2019: Whittle proves that internalised misogyny and a desire to undermine women’s single sex spaces is undiminished in an interview for Legal Cheek. “But there’s work to be done — “we’re still on shaky ground” — he said, pointing to single-sex bathrooms and changing rooms as just two examples.”

It’s a tragedy. Imagine an alternative universe where happy butch lesbian Stephanie Whittle has used her skills, energy and campaigning nous in the service of women and girls. What might that person have been able to achieve for women in the UK?

This author has not submitted a biography yet.

Article Discussion

  • Posted by Randy McDonald

    18 October, 2020 at 5:15 pm

    The Redstockings feminist group, centered in New York City in the 1070s, contained hostility towards gay and lesbian people. Gay men, the group seemed to hold, were simply complete misogynists, while lesbians were women who chose to give up the fight. I do not know what they thought about bisexuals. The idea that people who were not straight were not anti-women in some way, that the issue of their attractions simply was not related to that particular interpretation of that cause, seems never to have come up. Might the author not be making the same mistake now? Maybe Stephen Whittle being trans is not, as the author suggests, product of a failure of nerve or something on the part of a woman who would have been a happy butch lesbian. Maybe Stephen Merritt is just a trans man. Maybe trans men are no more products of a failure to engage with homophobia and patriarchy than lesbians are.

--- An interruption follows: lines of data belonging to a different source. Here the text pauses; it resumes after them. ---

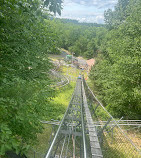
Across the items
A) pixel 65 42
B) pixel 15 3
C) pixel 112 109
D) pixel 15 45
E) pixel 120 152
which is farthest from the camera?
pixel 65 42

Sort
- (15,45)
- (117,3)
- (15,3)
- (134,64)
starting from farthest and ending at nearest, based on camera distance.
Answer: (117,3)
(134,64)
(15,45)
(15,3)

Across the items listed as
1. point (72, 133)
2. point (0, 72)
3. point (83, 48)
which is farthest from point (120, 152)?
point (83, 48)

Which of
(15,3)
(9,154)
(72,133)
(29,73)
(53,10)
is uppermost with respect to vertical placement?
(53,10)

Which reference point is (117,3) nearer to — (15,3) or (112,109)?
(112,109)

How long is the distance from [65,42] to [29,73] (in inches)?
2932

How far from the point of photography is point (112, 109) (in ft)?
40.9

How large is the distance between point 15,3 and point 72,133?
298 cm

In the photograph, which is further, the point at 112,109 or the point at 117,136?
the point at 112,109

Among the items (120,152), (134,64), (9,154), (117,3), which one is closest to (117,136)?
(120,152)

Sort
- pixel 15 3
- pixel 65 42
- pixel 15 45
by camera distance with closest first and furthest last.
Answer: pixel 15 3 → pixel 15 45 → pixel 65 42

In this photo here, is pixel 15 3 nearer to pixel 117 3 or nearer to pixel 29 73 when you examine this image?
pixel 29 73

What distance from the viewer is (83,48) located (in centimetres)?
6819

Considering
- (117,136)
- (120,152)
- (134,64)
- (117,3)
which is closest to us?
(120,152)

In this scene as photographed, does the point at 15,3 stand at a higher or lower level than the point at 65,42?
lower
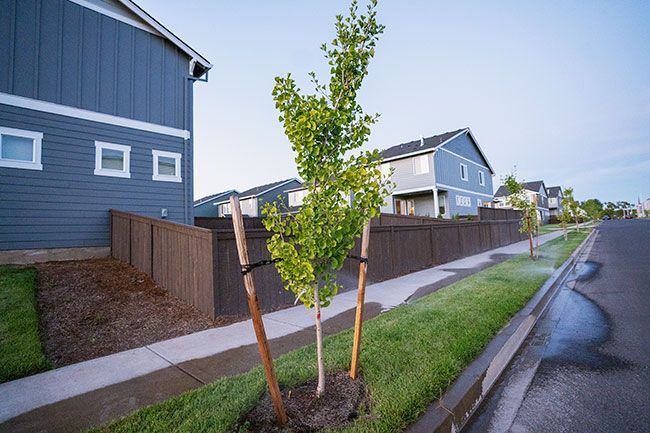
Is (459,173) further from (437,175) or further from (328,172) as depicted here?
(328,172)

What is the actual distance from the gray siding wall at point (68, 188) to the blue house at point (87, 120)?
1.0 inches

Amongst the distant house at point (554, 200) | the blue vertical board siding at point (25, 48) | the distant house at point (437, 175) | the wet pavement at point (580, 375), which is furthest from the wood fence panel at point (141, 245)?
the distant house at point (554, 200)

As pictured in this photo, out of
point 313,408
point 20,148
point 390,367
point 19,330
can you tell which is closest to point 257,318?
point 313,408

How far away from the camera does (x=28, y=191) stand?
855 centimetres

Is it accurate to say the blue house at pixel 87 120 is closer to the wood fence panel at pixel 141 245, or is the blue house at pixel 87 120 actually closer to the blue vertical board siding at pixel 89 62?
the blue vertical board siding at pixel 89 62

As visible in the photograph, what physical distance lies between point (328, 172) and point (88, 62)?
36.5 ft

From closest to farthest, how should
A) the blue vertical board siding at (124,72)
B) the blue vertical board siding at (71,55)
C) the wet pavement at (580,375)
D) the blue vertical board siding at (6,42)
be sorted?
1. the wet pavement at (580,375)
2. the blue vertical board siding at (6,42)
3. the blue vertical board siding at (71,55)
4. the blue vertical board siding at (124,72)

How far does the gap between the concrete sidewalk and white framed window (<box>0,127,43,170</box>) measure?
746 centimetres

  • Posted by Brigitte Lechner

    7 August, 2020 at 9:33 am

    Extraordinary piece of research and balanced reporting. Good also to see how the changes were enforced in the UK where the situation was obviously of different provenance from the US. One thing missing from the picture is the link to Stonewall. Whittle must have friends at this coalface.

  • Posted by Berco

    6 August, 2020 at 12:22 pm

    Yes. She had to become a "man" to have her misogyny heard and agreed to and to be called "brave and courageous." If she were still a lesbian/female, no one would hear her: she would be ignored. I speak from personal experience.